What happens with AMT if you exercise stock options in a private company and sell in the same year, but the sales price is less than the 409 value of the company?

Question: (org. on Quora)

What happens with AMT if you exercise stock options in a private company and sell in the same year, but the sales price is less than the 409 value of the company?

So let’s say your ISO option strike price is $10 and the latest 409 valuation puts the stock at $40 a share, but you sell for $20 a share in the same year you exercised. Do you have to pay AMT on the difference between $10 and $40 or is it just considered a normal stock sale that you paid $10 and sold for $20 and AMT is irrelevant? Will there be any issues with the IRS since the price paid for the shares is less than the recent 409 value?

Answer (by Dan Walter)

This is a great question and an important fact for Incentive Stock Option (ISO) holders to be aware of.
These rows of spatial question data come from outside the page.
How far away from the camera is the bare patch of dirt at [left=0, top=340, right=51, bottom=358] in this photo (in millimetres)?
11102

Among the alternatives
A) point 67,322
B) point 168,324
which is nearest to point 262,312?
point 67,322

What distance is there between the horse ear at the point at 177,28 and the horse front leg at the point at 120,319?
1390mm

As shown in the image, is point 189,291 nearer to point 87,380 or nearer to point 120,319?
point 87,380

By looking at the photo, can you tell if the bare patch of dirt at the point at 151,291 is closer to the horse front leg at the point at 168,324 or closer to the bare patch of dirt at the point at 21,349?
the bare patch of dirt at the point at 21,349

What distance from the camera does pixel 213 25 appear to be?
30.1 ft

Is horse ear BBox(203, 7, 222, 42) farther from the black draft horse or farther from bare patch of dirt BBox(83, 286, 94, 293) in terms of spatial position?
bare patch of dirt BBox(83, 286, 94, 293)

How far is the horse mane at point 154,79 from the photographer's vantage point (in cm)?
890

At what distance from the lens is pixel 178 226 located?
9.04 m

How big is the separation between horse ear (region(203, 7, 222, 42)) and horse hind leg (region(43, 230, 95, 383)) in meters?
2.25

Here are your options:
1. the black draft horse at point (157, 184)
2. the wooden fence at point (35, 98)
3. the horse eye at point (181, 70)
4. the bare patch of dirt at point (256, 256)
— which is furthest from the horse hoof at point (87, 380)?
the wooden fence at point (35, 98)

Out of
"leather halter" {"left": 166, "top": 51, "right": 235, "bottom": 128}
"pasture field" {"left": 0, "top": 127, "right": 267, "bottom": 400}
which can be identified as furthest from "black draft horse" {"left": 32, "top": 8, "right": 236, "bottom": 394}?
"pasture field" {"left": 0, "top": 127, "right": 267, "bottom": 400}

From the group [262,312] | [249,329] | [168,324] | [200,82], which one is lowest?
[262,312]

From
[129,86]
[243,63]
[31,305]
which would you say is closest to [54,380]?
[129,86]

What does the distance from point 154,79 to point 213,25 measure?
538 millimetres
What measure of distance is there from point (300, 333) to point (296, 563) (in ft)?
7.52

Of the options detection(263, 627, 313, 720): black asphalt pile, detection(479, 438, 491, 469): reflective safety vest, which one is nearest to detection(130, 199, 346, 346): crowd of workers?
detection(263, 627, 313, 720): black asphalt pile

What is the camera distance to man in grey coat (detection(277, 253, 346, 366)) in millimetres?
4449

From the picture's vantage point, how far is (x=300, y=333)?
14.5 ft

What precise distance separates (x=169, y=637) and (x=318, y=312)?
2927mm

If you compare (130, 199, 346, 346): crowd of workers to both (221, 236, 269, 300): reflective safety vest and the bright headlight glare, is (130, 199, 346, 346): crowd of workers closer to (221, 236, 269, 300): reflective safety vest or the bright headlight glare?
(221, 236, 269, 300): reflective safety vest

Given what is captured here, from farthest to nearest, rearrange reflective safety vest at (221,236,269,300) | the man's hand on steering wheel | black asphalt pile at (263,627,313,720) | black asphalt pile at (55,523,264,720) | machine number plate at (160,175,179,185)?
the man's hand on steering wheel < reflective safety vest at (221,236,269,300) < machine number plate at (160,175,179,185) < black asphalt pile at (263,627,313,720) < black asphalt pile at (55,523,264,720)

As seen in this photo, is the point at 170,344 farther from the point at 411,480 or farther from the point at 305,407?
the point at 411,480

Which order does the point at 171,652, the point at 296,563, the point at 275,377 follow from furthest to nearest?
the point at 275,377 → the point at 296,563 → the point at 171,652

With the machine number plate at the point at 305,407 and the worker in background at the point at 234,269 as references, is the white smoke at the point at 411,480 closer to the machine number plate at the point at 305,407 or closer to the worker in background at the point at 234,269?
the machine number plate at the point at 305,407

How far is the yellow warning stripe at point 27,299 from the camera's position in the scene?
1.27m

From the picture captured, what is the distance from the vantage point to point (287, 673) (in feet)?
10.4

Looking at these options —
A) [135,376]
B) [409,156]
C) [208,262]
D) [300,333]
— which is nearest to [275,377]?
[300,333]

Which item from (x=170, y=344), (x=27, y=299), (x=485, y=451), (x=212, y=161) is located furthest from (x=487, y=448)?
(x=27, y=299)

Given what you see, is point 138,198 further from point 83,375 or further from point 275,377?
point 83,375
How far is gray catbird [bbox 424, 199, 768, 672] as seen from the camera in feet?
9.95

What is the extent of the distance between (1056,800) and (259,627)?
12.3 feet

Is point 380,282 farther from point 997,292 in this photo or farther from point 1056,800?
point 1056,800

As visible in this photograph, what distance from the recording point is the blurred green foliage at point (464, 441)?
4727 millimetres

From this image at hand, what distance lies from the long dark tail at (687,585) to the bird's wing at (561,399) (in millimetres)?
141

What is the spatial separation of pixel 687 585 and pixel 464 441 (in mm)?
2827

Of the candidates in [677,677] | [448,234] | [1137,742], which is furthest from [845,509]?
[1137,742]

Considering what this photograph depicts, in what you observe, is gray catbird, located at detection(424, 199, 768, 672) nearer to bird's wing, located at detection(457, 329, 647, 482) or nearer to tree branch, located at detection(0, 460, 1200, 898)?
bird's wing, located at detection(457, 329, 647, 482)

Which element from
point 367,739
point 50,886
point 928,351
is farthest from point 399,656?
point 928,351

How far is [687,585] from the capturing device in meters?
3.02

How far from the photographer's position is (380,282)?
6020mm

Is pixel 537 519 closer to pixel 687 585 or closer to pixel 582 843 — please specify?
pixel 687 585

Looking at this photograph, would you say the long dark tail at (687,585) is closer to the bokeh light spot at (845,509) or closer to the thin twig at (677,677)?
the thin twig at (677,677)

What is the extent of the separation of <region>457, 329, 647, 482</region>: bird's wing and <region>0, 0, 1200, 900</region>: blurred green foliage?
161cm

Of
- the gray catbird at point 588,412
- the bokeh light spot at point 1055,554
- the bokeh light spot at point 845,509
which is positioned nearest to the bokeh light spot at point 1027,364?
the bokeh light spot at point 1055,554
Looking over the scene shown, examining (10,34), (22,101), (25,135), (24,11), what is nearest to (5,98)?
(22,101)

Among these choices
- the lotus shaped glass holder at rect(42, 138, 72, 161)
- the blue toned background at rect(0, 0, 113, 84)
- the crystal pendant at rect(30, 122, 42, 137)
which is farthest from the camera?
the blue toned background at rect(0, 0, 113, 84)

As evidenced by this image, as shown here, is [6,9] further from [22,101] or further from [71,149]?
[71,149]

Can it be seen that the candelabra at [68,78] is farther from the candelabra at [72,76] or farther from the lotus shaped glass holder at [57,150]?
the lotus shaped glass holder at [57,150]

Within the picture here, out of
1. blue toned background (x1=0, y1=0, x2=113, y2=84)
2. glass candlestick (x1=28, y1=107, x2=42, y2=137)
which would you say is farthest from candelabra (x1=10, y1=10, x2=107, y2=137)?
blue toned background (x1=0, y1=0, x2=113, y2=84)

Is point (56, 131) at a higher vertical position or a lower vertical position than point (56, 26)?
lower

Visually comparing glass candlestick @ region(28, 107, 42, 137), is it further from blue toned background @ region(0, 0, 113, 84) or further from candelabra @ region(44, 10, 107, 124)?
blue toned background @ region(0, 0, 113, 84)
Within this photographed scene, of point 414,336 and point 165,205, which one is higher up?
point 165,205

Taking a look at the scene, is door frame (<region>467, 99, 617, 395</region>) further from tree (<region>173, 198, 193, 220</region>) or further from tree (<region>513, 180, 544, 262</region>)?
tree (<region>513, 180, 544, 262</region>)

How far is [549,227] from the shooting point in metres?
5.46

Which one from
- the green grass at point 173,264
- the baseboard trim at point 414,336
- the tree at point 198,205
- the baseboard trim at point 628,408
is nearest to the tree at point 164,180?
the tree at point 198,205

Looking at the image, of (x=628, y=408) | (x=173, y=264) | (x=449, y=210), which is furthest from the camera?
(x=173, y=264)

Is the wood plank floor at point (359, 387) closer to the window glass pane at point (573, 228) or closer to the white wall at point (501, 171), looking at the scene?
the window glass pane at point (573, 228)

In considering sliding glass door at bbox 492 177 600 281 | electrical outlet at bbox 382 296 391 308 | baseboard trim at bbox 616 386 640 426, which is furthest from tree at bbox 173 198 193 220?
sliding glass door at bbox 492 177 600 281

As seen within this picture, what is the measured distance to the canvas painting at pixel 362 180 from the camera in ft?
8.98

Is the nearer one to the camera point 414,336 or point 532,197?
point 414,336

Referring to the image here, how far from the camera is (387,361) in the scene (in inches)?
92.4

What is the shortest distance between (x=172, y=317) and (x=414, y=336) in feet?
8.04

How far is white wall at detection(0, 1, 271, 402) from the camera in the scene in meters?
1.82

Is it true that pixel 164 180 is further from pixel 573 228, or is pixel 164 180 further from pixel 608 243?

When you exercise an ISO the spread is an Alternative Minimum Tax Income preference item. If you simply exercise and hold you will be required to perform an AMT tax calculation (there are lot’s of posts and discussions about tis, so I won’t go into the details.

If you sell, gift or “otherwise hypothecate” your exercised ISOs within 2 years of the grant date and 1 year of the exercise date you have disqualified them from preferential tax treatment (a “disqualifying disposition”).

A disqualifying disposition that occurs in THE SAME CALENDAR YEAR as the exercise that caused the AMTI preference items, negates the AMTI preference item and no AMT calculation is required when preparing your taxes in the following calendar year.  BUT, if you forget and hold the shares until even January 1 of the calendar year following the exercise, you will be forced to do the calculation and, perhaps, pay the associated taxes.

The trick is this.
IF you exercise and ISO and choose to hold any or all of the resulting shares in order to potential receive the tax benefit of avoiding ordinary income taxes in favor of capital gain taxes…
THEN you should have a tax professional or a qualified investment advisor of some sort help you evaluate the resulting shares in early December of the same year as the exercise.
IF the AMT risk seems high, it may make sense to get rid of the shares, take the ordinary income hit and pay the associated taxes.
If the AMT risk seems low, it probably makes sense to hold the shares and take advantage of the great saving that capital gains rates offer you.

NOTE: I am not a qualified tax advisor or attorney or financial advisor. While I do have extensive knowledge of these issues nothing here should be considered advice or guidance.  You must speak to your own advisors about your specific facts and circumstances to get advice about this issue.